• [REQUIREMENT A]
In the review of the book Packing for Mars, from what height does Felix Baumgartner plan his record dive?
• [REQUIREMENT B]
Say whether each statement agrees with the review of Packing for Mars, and back each answer with the exact deciding words from the review. (i) Leon M. spends three months in bed at a university medical center. (ii) "F" is a female volunteer. (iii) The book is 334 pages long.
• [REQUIREMENT C]
Go on writing the review of the book Packing for Mars from the point where it stops.

Packing for Mars

What might you expect on a flight to Mars? Here’s the nitty gritty.

Packing for Mars: The Curious Science of Life in the Void By Mary Roach W.W. Norton 334 pp., $25.95

Behind every astronaut capturing headlines during a space shuttle or space station mission, there are a few good human guinea pigs – mostly living, some not.
Leon M. (living) spends three months lying in bed at a university medical center, gradually losing bone mass in a study on the effects of prolonged weightlessness.

Felix Baumgartner, a dare-devil skydiver, preps for a record high dive – from 120,000 feet – to test a new generation of flight-pressure suits (living, but heavily insured?).

And there’s “F,” a male volunteer (not living) who will serve as a crash dummy to see how well a seat design for NASA’s Orion crew capsule protects astronauts and their innards from a harder-than expected thud.

These are among the characters that inhabit Mary Roach’s latest book, Packing for Mars: The Curious Science of Life in the Void.

Excerpts from a dataset:
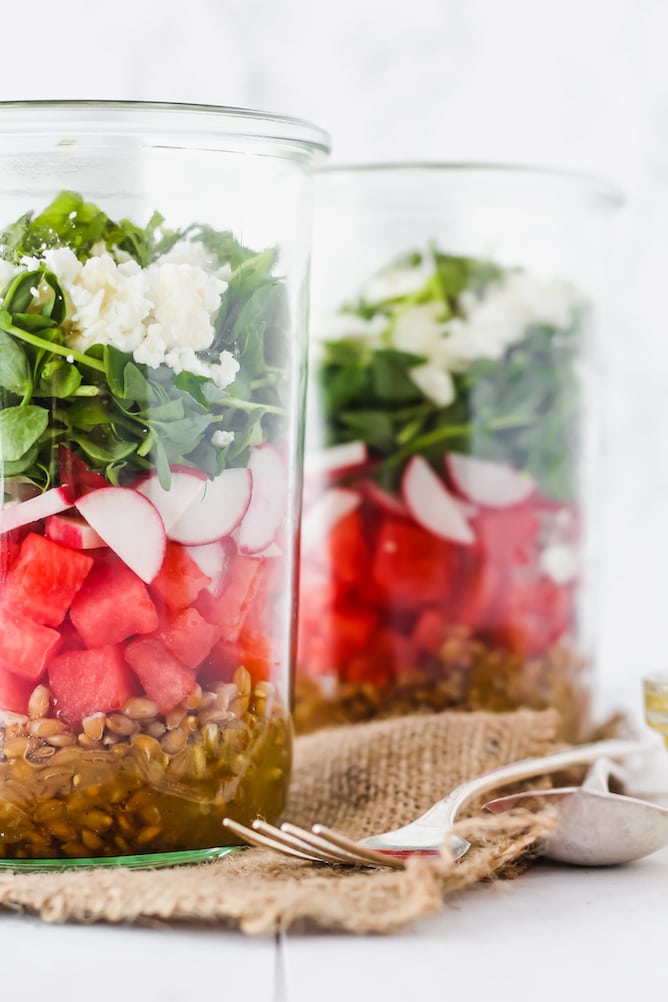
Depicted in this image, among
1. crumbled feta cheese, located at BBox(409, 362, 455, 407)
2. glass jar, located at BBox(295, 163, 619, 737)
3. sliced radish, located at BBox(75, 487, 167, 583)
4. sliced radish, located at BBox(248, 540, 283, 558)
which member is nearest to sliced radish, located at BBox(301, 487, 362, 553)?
glass jar, located at BBox(295, 163, 619, 737)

• [OUTPUT A]
120,000 feet

• [OUTPUT B]
(i) Yes: "spends three months lying in bed at a university medical center"
(ii) No: "a male volunteer (not living)"
(iii) Yes: "334 pp."

• [OUTPUT C]
In one sense, the title is a bit of a misdirection. Roach spends only the last 10 pages directly addressing human missions to Mars. Spoiler alert: She’d like to see them happen. But there’s not much there if you’re looking for plausible or fanciful approaches to hurling astronauts to Mars and back.

Almost every chapter, however, touches on research into aspects of spaceflight relevant to planning trips to asteroids, Mars, and the moon.

If you’re interested in getting a taste for – or, in some cases, a smell of – what humans have endured on space missions long and short, and presumably would have to endure to some degree in the future, Roach provides a highly readable, often hilarious, guide.

This is not a Life-magazine circa 1967 view of heroes in space. It’s rather more earthy, often focusing on the mundane aspects of daily life that many humans give little thought to on Earth because they enjoy the blessings of gravity, wide-open spaces, laundromats, grocery stores, and flush toilets.

And yes, those last two are, shall we say, intimately connected.

Roach goes into some detail about spaceflight sanitation issues and research that nutritionists have conducted to come up with an unappetizing list of space foods that feed the hungry but minimize the residuals. (Think Carnation Instant Breakfast.)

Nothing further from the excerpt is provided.